[Hawkular-dev] Low-impact clients and never dropping any events
Thomas Heute
theute at redhat.com
Thu Feb 19 03:51:46 EST 2015
On 02/18/2015 04:17 PM, Randall Hauch wrote:
>
>> On Feb 18, 2015, at 6:50 AM, Heiko Braun <ike.braun at googlemail.com
>> <mailto:ike.braun at googlemail.com>> wrote:
>>
>>
>>> On 18 Feb 2015, at 13:43, John Sanda <jsanda at redhat.com
>>> <mailto:jsanda at redhat.com>> wrote:
>>>
>>> I think that Spark's streaming API, particularly the window
>>> operations, could be an effective way to do computations in real
>>> time as data as ingested
>>
>> +1
>>
>> not only for processing the streams, but also for any kind of post
>> processing needed. plus it would supply the abstractions to run
>> computations across large number of nodes.
>>
>
> Exactly. Use Spark Streaming or even Storm would increase the
> installation and operational complexity
We have a good experience of users being turned down by installation and
operational complexity, so no matter the "but" part (even though that
sounds interesting), we would need to find a proper solution to remove
it / reduce it.
It needs to be easy to install in small environments and able to scale
when needed/wanted. Scaling by adding homogeneous nodes would help.
I have no experience with Spark/Storm, what is the burden on
installation and operational complexity ?
Thomas
> but it would give you a lot of really easy management of your
> workflow. Each of the stream processors consume a stream and do one
> thing (e.g., aggregate the last 60 seconds of raw data, or aggregate
> the last 60 minutes of either the raw data or the 60-second windows,
> etc.). The different outputs can still get written to whatever storage
> you want; stream-oriented processing just changes *how* you process
> the incoming data.

**Data listing:**
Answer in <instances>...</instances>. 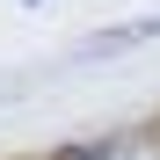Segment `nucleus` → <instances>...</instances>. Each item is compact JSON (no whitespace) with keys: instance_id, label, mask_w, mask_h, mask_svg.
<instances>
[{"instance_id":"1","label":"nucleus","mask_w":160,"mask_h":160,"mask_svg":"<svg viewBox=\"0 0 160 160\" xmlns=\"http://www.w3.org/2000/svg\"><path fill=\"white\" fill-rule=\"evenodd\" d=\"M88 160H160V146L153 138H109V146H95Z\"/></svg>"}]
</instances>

==

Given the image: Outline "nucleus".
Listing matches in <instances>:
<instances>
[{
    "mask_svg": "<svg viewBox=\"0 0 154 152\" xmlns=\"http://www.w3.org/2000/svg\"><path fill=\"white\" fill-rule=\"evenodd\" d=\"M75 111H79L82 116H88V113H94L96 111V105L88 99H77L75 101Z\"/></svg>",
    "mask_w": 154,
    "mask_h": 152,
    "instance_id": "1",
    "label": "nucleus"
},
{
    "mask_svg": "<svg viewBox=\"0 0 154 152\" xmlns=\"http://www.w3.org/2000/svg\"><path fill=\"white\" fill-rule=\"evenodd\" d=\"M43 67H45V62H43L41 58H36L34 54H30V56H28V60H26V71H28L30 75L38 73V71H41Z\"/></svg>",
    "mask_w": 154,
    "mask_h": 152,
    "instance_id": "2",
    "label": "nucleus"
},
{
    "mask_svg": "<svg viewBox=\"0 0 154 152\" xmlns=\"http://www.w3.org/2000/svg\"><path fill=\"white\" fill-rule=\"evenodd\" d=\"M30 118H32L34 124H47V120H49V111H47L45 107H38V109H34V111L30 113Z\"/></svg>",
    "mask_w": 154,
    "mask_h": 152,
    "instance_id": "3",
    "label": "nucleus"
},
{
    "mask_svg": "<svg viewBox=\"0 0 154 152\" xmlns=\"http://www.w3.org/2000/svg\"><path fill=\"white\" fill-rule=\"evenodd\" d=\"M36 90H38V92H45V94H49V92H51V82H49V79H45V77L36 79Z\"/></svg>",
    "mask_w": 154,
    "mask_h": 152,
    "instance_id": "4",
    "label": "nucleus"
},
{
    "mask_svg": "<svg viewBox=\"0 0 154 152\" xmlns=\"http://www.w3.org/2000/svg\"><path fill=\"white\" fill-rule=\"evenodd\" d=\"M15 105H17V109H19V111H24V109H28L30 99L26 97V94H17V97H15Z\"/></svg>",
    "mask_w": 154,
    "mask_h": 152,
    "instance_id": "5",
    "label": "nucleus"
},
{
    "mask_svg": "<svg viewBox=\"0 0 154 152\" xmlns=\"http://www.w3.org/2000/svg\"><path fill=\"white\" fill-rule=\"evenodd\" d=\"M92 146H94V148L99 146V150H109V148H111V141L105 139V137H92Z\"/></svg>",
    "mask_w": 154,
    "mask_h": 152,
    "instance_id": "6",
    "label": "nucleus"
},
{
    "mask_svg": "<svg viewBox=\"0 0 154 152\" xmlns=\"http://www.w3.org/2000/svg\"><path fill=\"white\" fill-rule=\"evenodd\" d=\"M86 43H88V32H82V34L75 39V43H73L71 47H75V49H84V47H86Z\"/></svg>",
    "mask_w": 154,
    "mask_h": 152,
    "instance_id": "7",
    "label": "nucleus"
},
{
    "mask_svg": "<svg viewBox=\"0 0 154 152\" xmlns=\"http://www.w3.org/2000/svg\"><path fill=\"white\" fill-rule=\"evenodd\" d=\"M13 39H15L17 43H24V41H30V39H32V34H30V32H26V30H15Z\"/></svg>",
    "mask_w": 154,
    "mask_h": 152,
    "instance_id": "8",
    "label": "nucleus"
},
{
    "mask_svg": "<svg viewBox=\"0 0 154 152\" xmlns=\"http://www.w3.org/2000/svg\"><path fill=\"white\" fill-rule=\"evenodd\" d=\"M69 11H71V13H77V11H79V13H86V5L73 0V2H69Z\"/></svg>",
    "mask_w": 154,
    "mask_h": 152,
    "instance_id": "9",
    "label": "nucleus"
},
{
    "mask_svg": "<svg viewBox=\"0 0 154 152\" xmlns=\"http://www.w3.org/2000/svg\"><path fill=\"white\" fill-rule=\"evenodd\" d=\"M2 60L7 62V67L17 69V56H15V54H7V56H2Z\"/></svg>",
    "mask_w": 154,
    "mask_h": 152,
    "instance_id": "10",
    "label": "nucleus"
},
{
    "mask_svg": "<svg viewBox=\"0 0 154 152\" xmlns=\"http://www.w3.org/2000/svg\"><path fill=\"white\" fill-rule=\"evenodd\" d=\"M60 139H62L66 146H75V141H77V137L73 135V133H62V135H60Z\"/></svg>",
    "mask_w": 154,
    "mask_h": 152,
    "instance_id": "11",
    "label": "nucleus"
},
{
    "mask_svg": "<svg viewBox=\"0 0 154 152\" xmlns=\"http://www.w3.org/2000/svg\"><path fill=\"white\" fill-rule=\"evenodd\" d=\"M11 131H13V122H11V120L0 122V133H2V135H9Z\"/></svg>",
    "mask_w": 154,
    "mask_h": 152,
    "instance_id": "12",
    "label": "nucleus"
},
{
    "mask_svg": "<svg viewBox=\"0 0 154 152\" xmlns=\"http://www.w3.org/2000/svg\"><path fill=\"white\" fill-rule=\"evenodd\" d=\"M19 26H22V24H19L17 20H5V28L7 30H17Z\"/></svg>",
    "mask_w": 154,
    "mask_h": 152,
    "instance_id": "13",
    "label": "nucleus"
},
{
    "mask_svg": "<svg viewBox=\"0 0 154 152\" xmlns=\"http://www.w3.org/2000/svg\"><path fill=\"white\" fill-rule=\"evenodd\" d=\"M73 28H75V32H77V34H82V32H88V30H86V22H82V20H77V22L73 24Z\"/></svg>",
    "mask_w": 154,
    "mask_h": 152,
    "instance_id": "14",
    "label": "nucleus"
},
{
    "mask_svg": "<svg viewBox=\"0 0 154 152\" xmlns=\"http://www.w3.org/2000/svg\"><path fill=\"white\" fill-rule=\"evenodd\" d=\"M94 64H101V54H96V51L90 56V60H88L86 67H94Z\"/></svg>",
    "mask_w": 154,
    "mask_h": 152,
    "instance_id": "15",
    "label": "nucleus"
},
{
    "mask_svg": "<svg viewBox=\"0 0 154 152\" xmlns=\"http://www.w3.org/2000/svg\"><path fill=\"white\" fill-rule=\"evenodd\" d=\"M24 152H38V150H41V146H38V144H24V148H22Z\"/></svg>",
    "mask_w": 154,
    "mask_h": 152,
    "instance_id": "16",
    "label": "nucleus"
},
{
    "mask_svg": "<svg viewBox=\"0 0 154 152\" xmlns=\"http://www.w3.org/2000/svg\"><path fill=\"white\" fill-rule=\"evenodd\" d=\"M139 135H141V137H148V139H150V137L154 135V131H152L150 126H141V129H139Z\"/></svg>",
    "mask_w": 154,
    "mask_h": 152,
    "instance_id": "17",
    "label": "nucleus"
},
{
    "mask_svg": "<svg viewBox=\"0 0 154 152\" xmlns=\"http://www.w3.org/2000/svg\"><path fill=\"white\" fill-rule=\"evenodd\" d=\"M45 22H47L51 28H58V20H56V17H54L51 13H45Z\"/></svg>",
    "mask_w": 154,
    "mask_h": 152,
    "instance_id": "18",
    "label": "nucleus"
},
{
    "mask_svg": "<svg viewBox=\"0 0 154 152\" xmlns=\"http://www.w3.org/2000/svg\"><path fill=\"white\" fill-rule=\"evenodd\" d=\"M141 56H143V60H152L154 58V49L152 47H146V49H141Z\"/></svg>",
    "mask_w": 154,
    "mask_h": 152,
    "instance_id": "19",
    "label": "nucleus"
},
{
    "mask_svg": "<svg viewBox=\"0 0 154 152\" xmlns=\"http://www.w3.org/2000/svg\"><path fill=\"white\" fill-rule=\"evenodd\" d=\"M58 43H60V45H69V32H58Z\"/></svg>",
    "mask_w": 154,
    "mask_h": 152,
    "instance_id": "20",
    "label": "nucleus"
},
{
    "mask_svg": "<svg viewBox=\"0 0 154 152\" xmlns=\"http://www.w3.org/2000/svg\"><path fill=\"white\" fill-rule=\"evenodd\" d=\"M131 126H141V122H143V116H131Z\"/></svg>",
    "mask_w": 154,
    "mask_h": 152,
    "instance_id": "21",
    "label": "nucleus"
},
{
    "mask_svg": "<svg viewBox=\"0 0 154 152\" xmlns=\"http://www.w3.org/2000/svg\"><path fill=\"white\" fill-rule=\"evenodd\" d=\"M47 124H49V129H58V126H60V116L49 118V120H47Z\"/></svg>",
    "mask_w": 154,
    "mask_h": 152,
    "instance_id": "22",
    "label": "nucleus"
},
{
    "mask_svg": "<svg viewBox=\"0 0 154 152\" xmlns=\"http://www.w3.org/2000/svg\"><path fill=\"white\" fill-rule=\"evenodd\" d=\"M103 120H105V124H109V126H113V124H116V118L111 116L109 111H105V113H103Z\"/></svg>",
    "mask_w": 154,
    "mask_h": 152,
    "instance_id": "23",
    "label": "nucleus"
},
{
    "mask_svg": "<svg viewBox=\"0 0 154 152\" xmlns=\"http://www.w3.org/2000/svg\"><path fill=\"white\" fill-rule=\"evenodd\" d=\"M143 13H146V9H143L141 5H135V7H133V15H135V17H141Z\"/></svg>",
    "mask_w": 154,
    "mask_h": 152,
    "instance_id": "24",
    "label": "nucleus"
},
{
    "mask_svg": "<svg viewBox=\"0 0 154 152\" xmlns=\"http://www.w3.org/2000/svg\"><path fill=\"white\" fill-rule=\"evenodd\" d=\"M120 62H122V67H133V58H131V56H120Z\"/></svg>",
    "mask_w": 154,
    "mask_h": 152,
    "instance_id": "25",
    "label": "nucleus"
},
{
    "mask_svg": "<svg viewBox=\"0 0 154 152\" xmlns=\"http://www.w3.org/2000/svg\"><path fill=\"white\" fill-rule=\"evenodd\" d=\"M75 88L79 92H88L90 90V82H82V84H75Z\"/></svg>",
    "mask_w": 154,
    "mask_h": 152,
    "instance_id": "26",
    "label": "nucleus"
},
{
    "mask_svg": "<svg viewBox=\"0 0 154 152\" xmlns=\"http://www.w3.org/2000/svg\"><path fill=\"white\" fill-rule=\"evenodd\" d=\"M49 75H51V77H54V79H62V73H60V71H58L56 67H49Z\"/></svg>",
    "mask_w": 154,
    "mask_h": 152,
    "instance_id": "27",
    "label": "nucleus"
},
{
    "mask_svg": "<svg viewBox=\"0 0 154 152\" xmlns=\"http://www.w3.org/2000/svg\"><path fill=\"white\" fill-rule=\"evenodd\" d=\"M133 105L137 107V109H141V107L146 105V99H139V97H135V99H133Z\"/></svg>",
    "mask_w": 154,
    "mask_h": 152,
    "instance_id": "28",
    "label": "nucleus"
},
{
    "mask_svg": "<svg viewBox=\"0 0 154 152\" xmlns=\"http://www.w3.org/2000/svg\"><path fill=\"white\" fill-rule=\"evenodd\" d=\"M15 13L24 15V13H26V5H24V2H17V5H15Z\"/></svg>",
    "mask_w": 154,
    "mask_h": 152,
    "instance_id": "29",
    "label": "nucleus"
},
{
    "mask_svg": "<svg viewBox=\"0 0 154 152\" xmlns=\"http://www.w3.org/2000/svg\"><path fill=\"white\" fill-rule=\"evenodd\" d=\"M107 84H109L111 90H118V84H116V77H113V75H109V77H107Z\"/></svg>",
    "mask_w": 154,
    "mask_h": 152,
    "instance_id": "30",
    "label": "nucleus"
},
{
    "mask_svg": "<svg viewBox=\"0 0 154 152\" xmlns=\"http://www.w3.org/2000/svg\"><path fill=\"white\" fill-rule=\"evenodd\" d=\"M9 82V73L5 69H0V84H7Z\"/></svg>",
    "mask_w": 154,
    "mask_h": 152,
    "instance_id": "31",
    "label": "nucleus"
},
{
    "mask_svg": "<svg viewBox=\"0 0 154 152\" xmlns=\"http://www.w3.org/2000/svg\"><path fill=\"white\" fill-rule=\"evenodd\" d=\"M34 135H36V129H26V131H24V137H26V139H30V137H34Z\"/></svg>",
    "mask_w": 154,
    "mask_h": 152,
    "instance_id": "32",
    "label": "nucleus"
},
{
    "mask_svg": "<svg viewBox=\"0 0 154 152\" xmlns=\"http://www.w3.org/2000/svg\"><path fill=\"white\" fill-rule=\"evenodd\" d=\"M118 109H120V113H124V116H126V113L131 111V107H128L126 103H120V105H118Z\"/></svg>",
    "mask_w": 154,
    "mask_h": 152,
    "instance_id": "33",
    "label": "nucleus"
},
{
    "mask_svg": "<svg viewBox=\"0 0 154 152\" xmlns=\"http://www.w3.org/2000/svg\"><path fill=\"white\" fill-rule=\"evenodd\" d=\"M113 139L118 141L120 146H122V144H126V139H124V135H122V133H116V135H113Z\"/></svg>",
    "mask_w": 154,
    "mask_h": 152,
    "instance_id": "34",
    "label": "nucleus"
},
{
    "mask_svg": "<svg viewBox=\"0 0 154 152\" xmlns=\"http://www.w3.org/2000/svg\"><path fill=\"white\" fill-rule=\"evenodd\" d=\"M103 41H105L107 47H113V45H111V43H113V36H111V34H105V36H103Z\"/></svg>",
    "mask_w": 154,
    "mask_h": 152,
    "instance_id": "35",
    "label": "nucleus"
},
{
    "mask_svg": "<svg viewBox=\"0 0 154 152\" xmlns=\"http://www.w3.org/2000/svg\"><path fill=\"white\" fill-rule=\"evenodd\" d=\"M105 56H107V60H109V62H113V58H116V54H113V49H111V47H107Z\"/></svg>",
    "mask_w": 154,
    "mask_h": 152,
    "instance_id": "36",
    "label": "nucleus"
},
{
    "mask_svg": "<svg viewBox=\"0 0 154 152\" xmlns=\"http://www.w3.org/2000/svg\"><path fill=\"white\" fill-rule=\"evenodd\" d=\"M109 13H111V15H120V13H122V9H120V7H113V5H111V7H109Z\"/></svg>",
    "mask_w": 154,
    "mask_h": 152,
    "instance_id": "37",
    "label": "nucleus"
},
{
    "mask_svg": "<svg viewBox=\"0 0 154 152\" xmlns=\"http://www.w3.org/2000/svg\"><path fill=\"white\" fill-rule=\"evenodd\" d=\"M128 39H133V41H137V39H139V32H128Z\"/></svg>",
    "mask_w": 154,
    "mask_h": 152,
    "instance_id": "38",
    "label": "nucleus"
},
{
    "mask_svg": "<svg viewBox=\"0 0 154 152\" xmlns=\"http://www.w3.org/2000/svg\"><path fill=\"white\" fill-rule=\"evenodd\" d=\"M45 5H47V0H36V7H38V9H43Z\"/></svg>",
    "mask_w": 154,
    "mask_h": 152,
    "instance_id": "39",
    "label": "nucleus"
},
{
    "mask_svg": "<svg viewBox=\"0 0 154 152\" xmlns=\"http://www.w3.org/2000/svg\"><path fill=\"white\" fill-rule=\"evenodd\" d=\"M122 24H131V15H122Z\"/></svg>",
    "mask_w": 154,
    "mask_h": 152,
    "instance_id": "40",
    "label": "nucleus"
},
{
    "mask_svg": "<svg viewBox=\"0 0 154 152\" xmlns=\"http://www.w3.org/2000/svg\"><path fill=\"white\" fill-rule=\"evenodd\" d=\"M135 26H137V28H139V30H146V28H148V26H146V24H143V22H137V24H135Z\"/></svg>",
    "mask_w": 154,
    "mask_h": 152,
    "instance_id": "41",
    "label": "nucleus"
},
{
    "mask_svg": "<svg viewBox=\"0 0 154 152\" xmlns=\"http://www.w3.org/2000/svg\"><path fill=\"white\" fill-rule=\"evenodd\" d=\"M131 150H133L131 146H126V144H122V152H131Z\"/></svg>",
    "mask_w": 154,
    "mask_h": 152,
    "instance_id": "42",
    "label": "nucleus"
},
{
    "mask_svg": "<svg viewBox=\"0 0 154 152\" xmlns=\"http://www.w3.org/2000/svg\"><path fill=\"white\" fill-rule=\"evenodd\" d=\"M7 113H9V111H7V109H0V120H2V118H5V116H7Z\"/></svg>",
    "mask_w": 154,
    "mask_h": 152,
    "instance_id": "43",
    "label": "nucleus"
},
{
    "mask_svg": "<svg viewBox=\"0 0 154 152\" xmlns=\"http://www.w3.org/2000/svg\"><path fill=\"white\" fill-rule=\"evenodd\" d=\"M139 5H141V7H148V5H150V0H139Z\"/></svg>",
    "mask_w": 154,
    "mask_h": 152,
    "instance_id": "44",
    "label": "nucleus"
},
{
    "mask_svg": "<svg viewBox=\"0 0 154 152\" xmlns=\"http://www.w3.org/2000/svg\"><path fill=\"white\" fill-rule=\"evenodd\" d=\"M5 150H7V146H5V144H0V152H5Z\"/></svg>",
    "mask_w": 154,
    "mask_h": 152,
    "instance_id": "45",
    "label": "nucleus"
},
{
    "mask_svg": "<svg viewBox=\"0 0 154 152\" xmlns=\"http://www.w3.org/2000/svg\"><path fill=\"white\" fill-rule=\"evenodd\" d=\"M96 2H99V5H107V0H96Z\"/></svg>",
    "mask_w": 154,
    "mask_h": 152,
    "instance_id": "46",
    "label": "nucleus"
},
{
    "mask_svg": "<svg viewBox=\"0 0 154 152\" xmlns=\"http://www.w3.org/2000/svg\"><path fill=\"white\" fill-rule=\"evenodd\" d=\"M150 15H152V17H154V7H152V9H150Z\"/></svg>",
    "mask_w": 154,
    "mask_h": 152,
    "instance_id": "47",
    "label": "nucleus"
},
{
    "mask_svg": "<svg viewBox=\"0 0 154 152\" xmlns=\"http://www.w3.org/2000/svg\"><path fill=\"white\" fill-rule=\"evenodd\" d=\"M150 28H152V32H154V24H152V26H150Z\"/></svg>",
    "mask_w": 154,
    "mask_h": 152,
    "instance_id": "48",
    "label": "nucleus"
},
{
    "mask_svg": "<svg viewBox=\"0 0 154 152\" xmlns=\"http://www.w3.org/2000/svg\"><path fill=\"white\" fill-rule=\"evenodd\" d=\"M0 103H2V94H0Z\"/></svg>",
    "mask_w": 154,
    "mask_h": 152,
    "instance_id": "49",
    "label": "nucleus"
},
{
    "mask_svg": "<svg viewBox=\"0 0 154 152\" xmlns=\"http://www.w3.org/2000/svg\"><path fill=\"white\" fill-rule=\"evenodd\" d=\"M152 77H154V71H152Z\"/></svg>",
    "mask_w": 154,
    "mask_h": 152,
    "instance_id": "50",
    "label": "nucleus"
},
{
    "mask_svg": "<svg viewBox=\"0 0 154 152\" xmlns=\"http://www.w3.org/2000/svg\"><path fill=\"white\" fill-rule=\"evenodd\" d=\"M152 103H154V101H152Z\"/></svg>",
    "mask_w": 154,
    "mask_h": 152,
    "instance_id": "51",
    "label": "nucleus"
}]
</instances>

**Short problem 1:** According to the Hawkular-dev message, what would help with scaling?
**Short problem 2:** Return everything in the Hawkular-dev message from "I have no experience" down to "the incoming data.".
Answer using only the Hawkular-dev message, not the rows.

**Correct response 1:** Scaling by adding homogeneous nodes would help.

**Correct response 2:**
I have no experience with Spark/Storm, what is the burden on
installation and operational complexity ?
Thomas
> but it would give you a lot of really easy management of your
> workflow. Each of the stream processors consume a stream and do one
> thing (e.g., aggregate the last 60 seconds of raw data, or aggregate
> the last 60 minutes of either the raw data or the 60-second windows,
> etc.). The different outputs can still get written to whatever storage
> you want; stream-oriented processing just changes *how* you process
> the incoming data.